## WHAT THIS TASK INVOLVES
Write out the piece on word piles again, starting with the words "Federal Employee Disability" and stopping after "the Great Flood.", and swap in "band" wherever it says "cabal".

## SELECTED TEXT
And of the amoebic devolution?

That march in the midst of time cannot be stopped, any more than the harassment, intimidation and workplace hostility can be set aside; and as the latter is probably an indication of the former, it is best to accept the reverberating laughter of the gods who look coyishly down upon the caverns of that hell we create, and wink at them from afar with the knowledge that we may well join them in the greatest farce we have staged — that of Man’s capacity to live in his own excrement while delusionally opining on how cultivated he believes himself to be.

Sincerely,

Robert R. McGill, Esquire

 

Federal Employee Disability Retirement Program: Word Piles

The etymology connotes the Biblical narrative found in Genesis, generally referred to as the Tower of Babel; in that case, not of words, but of civilizations attempting to reach the heavens in order to breach the power of the universe.  But Babel was more than the diaspora of a rebellious cabal of God’s children gathered to defy and deface; it had to do with evil, impure intent, and the conspiracy of human depravity in the face of a pure heaven and the violation of man’s sacrosanct relationship implicit after the metaphor of the Great Flood.

Words, likewise, hold such a contractual connection.  They were meant to convey the differentiation between Truth and Falsity, and to correspond to the objective universe in communicating the worth and beauty of a sanctified world.  The defamation of that level of spiritual relationship was violated not because of the tower’s construction; rather, Babel’s unanswerable sin had to do with the depravity of the human heart, and the essence of a soul’s darkening.

Whatever the motivation of the gathering’s aggregate will never be known; and of individual reasons for participating in the construction of such a structure, we can only guess at; but what is clear is that the response was one of anger, and such reaction must have had a reason:  the dispersion was both an explanation of the state of current affairs, a forewarning for any who might consider future similar actions, and a consequence of man’s violation of a once-sacred right.

Modernity suffers from a parallel state of affairs.  Though clinging to the paradigm of a Darwinian explanation of human history, and devoid of everything spiritual, mythological or generational transfers of traditional narratives, the metaphorical pile of words we amass reflect not just an attempt to become gods ourselves, but in the very process, to rebel against the very foundation of what words were meant to accomplish.

Once upon a time, in the flickering shadows and glow from fires where the village gathered to hear the storytelling ancients of the town historian, sorcerer and magic healer, the traditions carried forth from the inception of timelessness into the mysteries of the heart would pierce like the spear of the warrior, and children listened with wide-eyed wonder at the shaman who effortlessly rolled the tales from tongues emitting not mere sounds, but images and shadows of pictures more frightening than the lion’s roar or the wild boar’s tusks.

Words spoken, meant something, then.  Truth was bundled in the very telling of the tale; and falsity reflected the depravity of man’s heart, confounded by the loss of innocence in a world gone mad.

We can still get a sense of that — that encounter with words, meaning and truth; and, indeed, for Federal employees and U.S. Postal workers who must convey facts, circumstances and narratives of human experience when preparing, formulating and filing for Federal Disability Retirement benefits through the U.S. Office of Personnel Management, whether the Federal employee or U.S. Postal worker is under FERS, CSRS or CSRS Offset, the piling of words upon words must convey a test of reality, and a dose of the shaman’s storytelling.

Preparing a Federal Disability Retirement application is, in the end, not just creating a word pile; it is to communicate the essence of the human condition in a world which often fails to listen, and refuses to hear.  That is why it is important to formulate it effectively, accurately, and with a coherence beyond mere word piling, lest the fall be a cloud of dust greater than the collapse of the Tower of Babel.

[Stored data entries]
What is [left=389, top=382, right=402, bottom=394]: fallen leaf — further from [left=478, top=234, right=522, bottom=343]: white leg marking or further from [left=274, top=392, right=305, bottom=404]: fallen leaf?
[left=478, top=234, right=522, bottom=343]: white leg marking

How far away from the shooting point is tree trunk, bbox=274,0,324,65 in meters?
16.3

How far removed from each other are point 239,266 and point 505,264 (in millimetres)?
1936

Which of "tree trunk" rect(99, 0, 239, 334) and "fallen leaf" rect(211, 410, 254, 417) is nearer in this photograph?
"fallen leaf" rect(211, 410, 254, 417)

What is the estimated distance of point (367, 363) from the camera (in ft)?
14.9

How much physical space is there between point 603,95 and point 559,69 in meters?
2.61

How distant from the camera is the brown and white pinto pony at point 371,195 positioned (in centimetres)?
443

==

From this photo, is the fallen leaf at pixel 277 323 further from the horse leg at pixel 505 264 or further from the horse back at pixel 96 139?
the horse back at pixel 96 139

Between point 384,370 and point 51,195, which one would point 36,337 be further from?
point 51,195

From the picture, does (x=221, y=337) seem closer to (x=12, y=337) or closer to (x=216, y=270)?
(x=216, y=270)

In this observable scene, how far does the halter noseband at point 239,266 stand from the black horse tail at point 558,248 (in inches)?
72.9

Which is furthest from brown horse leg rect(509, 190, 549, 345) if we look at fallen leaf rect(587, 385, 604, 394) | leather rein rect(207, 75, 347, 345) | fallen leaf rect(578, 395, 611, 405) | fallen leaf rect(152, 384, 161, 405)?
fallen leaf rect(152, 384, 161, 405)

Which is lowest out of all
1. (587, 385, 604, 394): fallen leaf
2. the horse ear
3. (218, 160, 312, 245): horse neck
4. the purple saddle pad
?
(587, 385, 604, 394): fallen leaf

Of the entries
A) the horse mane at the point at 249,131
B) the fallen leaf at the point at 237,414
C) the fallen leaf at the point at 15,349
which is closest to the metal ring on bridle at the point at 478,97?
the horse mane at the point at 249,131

## YOUR SOLUTION
Federal Employee Disability Retirement Program: Word Piles

The etymology connotes the Biblical narrative found in Genesis, generally referred to as the Tower of Babel; in that case, not of words, but of civilizations attempting to reach the heavens in order to breach the power of the universe.  But Babel was more than the diaspora of a rebellious band of God’s children gathered to defy and deface; it had to do with evil, impure intent, and the conspiracy of human depravity in the face of a pure heaven and the violation of man’s sacrosanct relationship implicit after the metaphor of the Great Flood.